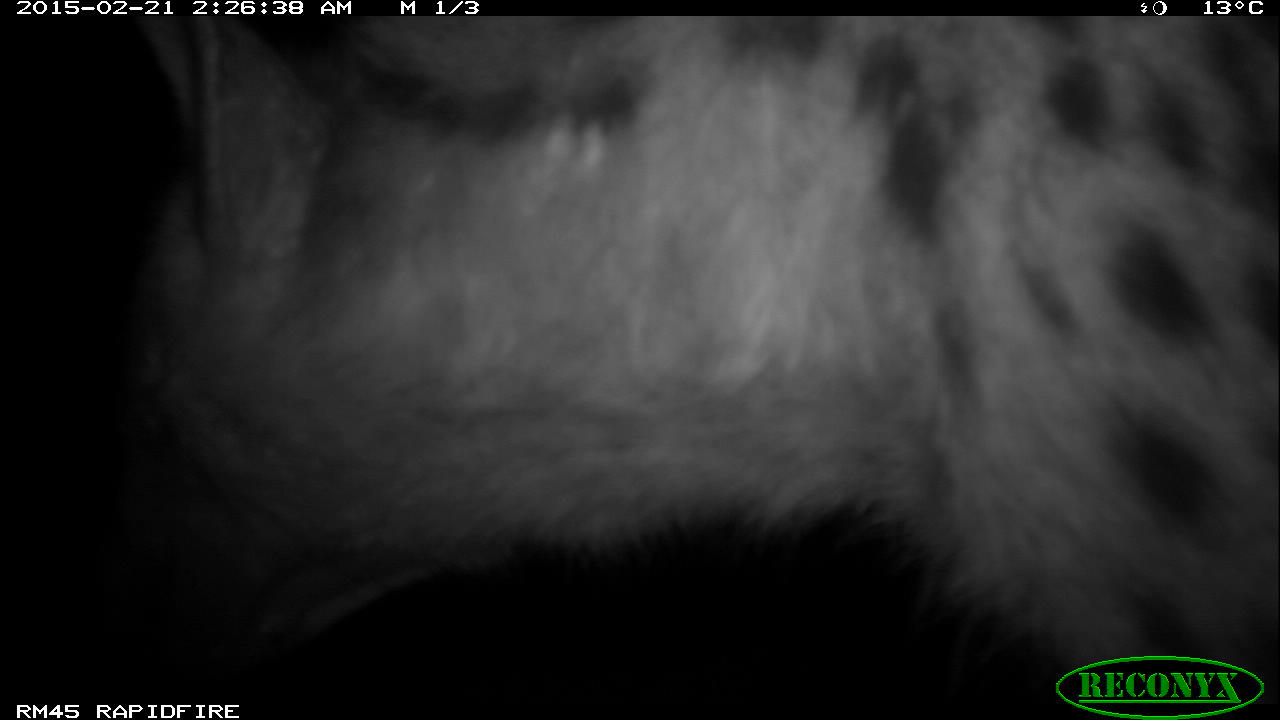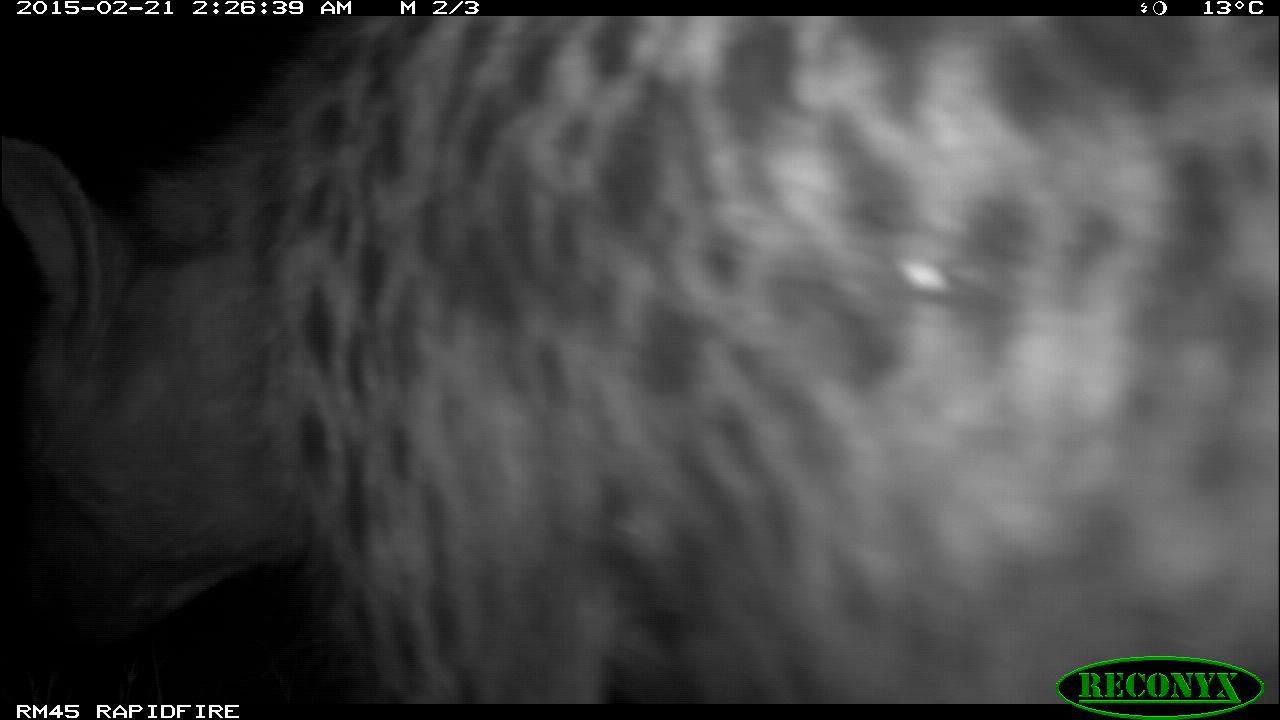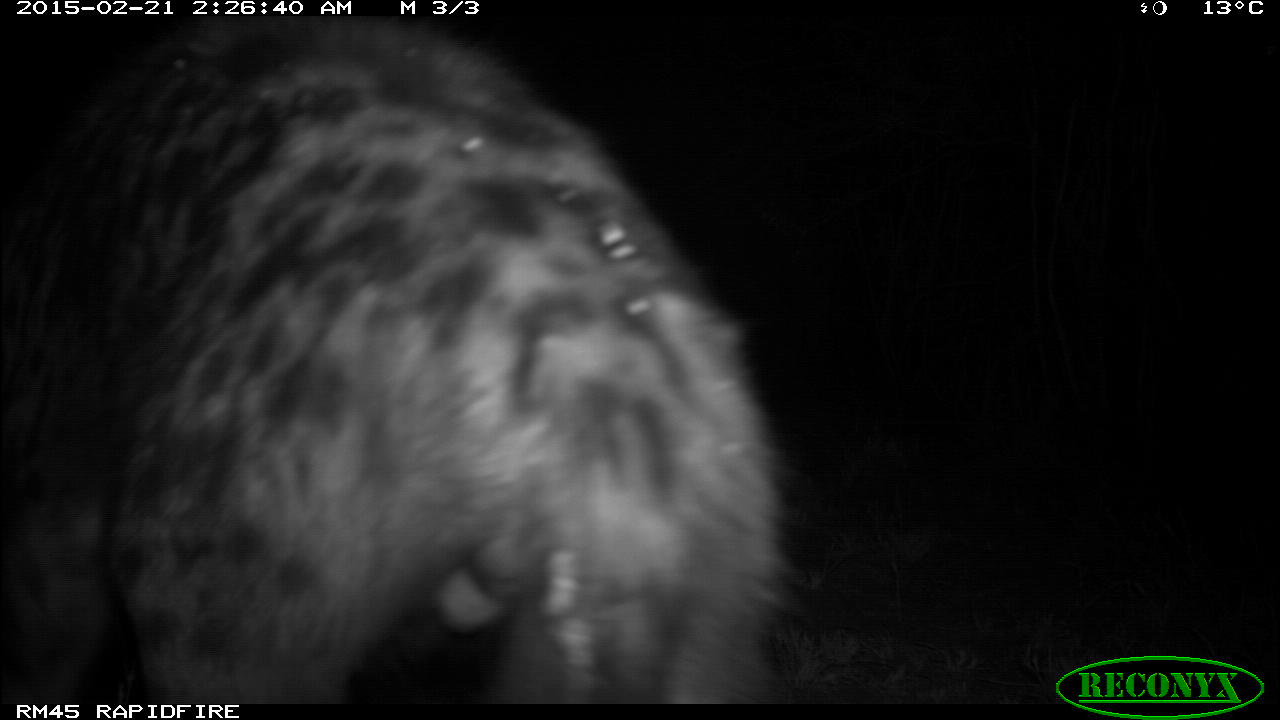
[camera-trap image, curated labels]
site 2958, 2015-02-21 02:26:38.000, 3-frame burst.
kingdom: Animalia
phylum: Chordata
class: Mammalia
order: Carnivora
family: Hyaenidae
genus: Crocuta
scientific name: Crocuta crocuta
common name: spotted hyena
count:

------------------------------

▸ **Task prompt**: Take the material above and set it down exactly, minus the images.

▸ **Answer to this task**:
[camera-trap image, curated labels]
site 2958, 2015-02-21 02:26:38.000, 3-frame burst.
kingdom: Animalia
phylum: Chordata
class: Mammalia
order: Carnivora
family: Hyaenidae
genus: Crocuta
scientific name: Crocuta crocuta
common name: spotted hyena
count:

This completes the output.